**WHAT THE EXERCISE ASKS**
Extract from the article on archaeology without digging the passage that runs from "And more recently" up to and including "excavate be made.", copied word for word.

**SOURCE EXTRACT**
───
Updated on February 11, 2016

Archaeology without digging

A decision to excavate a site is never made lightly, after all, excavation can in many cases equal the destruction of a site. In the past archaeologists have been reluctant to excavate at Stonehenge because of the possible damage to this important heritage site. When eventually they did so it was with great care and only because there were certain questions that could not be answered in any other way.

To this end many archaeologists are involved in the non-invasive means of investigating potential archaeological sites. So what are these non-invasive methods of investigation?

  • Documentary research
  • Aerial Photography
  • Field walking
  • Geophysical Survey

And more recently LIDAR can be added to this list of traditional forms of study.


Get The Reading Glasses On.

Documentary research is the first place anybody should start when studying any archaeological site. It can be daunting, any one site can have a mountain of information published about it and you won't know where to start or in the worst case scenario there might be nothing which would have meant hours scouring maps, books, record offices, libraries and more to come up empty handed...

Don't be put off, a well researched site can be very rewarding and save a lot of time later on should the decision to excavate be made.

So, where to look? If you are in the UK, the logical starting point would be the Sites and Monuments Record (SMR). A good access point for this information is through the Heritage Gateway online. The SMR will cover any known work already conducted on the site, along with any further references to follow up. For those of you who do not live in the UK, there are many similar records held by heritage groups, museums and the appropriate government bodies. In short hunt out any work previous done at a site, excavation or other wise.

Other documentary sources which can prove useful are -

  • Antiquarian works, especially the drawings (if done well)
  • Charters
  • Tax records, estate records, court records (ie anything from the Records Office)
  • Maps
  • Old photographs, paintings and engravings
  • Newspapers

Where you find these things can very much depend on where you live, if in doubt head to your local library or museum and ask some questions.

Chun Castle in 1845

Taken from Charles Knight's "Old England: A Pictorial Museum". This plan and section drawn in 1845 shows Chun Castle (an Iron Age hillfort in west Cornwall UK) in far greater details than what can be seen today on the ground.
Taken from Charles Knight's "Old England: A Pictorial Museum". This plan and section drawn in 1845 shows Chun Castle (an Iron Age hillfort in west Cornwall UK) in far greater details than what can be seen today on the ground.

A Birds Eye View

The very first aerial photographs ever, were of Stonehenge from a hot air balloon and ever since then we have been fascinated at the alternative view of the archaeological landscape a birds eye view can give us.
───
**DATASET EXTRACT**
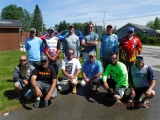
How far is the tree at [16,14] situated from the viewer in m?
92.8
───
**RESPONSE BELOW**
And more recently LIDAR can be added to this list of traditional forms of study.


Get The Reading Glasses On.

Documentary research is the first place anybody should start when studying any archaeological site. It can be daunting, any one site can have a mountain of information published about it and you won't know where to start or in the worst case scenario there might be nothing which would have meant hours scouring maps, books, record offices, libraries and more to come up empty handed...

Don't be put off, a well researched site can be very rewarding and save a lot of time later on should the decision to excavate be made.